# gas or wood stove



## rreale (Oct 24, 2008)

I posted the below item on "The Hearth room".  They recommended I post here for comments.

Some of the comments from them were that vent free stoves were dangerous.   What are the pros and cons of a vent free compared to a direct vent gas stove.  It appears I would pay a little more for a vented one (mostly the cost of installing the vent).

My original post follows-------------------------------------------


any comments would be appreciated.

I just put a 12 x 22 addition on my house.  I call it an adirondack room, the walls , cathedral ceilings and floor are knotty pine.  I always planned on putting a wood stove in it.  But now i am being steered towards gas.  The cons for the wood stove to me (as i see them) are:

more costly (double wall chimneys aren’t cheap), seasoned wood by me is about $275 to 300 a cord.

lots of work.. hauling in wood, cleaning up the mess, getting wood, ashes, starting the fire.

I would need a bigger hearth.

Being a lazy person, I see myself going the gas way.  But that would take away from the Adirondack theme.

The gas stove i am looking at is from monessen, I would choose the black color.

http://www.monessenhearth.com/index.asp?rgn=USA&pag=product/ventfree/CSVF.asp

Any help or ideas wood be appreciated.


----------



## SteveT (Oct 24, 2008)

My thoughts:

1. With the safety ratings and code approvals it is probably unfair to say an unvented stove is unsafe. That said I'd NEVER have one in my house. I just do not like the idea of combustion without venting.

2. The cost of the gas has to be factored... look at a $/BTU comparison and see what you actually would pay.

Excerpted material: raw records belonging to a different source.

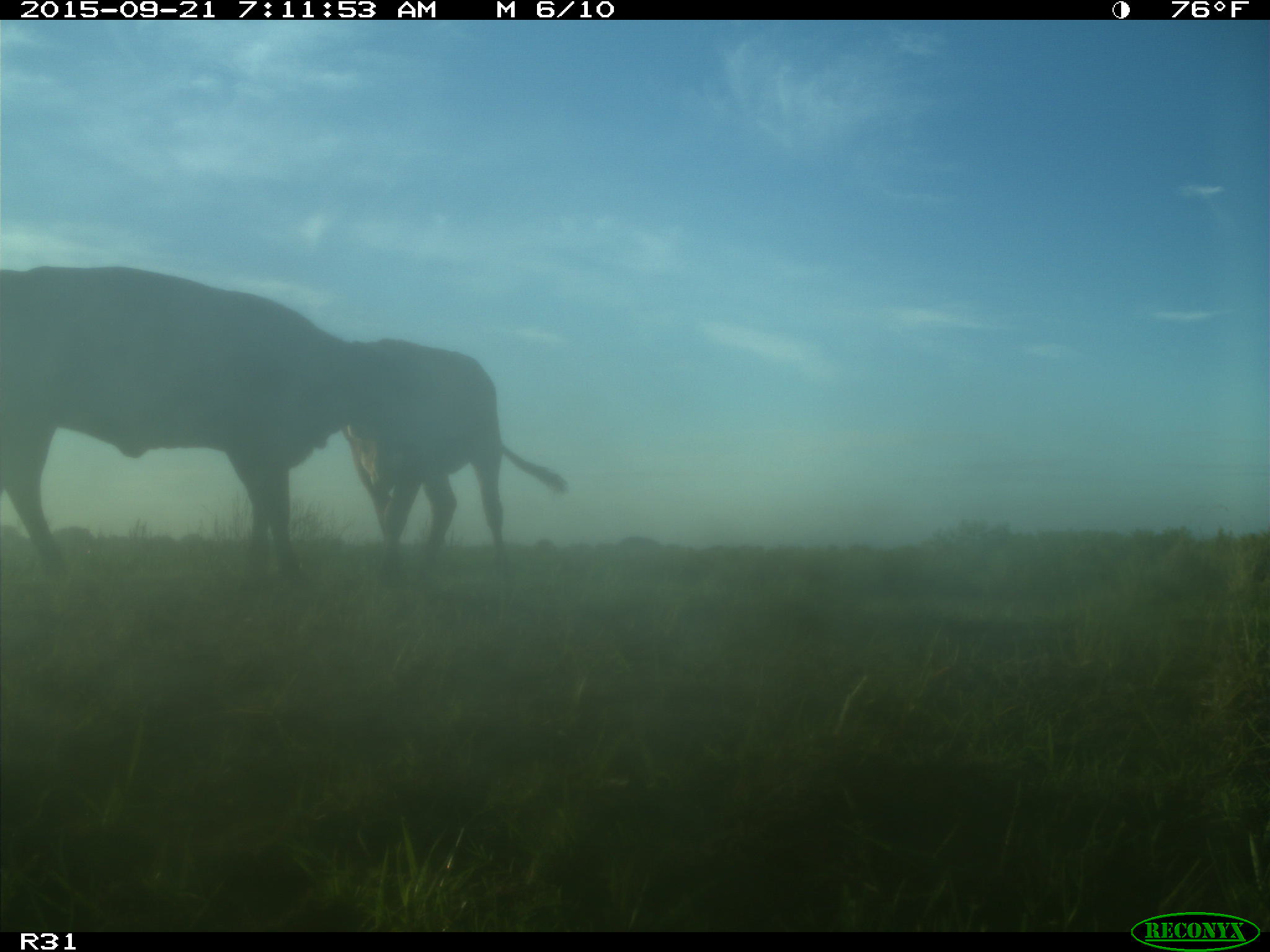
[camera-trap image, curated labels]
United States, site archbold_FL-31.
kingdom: Animalia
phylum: Chordata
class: Mammalia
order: Artiodactyla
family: Bovidae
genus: Bos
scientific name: Bos taurus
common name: domestic cow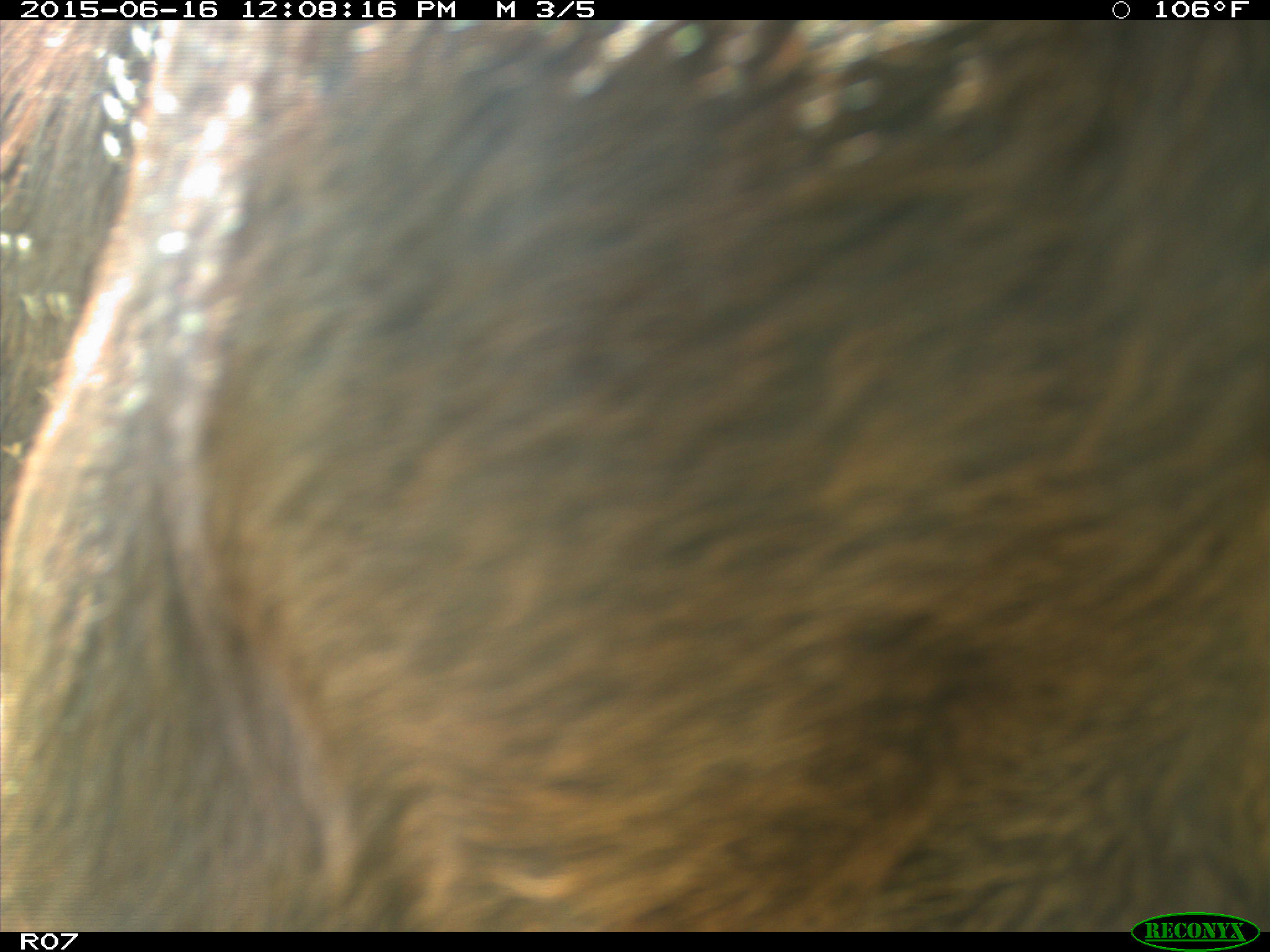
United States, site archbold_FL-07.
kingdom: Animalia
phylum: Chordata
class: Mammalia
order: Artiodactyla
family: Bovidae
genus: Bos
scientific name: Bos taurus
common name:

3. Planning a year ahead you can buy unseasoned wood and not pay such a high price. Around here most wood sellers charge about 2/3rd the price for fresh cut as "seasoned". With a little effort some of your wood will be free (and that's a great feeling).

4. Wood burning is a chore but it is a pleasant chore. 

5. The "Adirondack Effect" is worth a whole lot!


----------



## Redox (Oct 26, 2008)

Another big difference is the type (cost) of gas.  Natural gas is a relative bargain, especially if you have to pay $300/cd.  Propane is going to be more costly, but what value do you put on convenience?  If you are trying to keep one or two rooms warm and currently heat with oil, the propane might be a good choice.  

I agree with EngineRep as I wouldn't want an unvented heater in my house either.  It's just too easy for something to go wrong and they start making CO.  The vent shouldn't be that expensive; you can use B vent which is a whole lot less expensive than class A.  

Chris


----------



## tubbster (Oct 26, 2008)

Vent free damaged my house.

How about a direct vent unit? There sure are plenty to choose from. Vent straight out the wall.


----------



## alexdrozd (Nov 7, 2008)

How about a pellet stove?


----------



## tubbster (Nov 7, 2008)

ssman said:
			
		

> How about a pellet stove?



Why deal with storing pellets, noise, smoke, and MAINTENANCE when you have economical, clean gas available? (easy delivery of fuel also!)


----------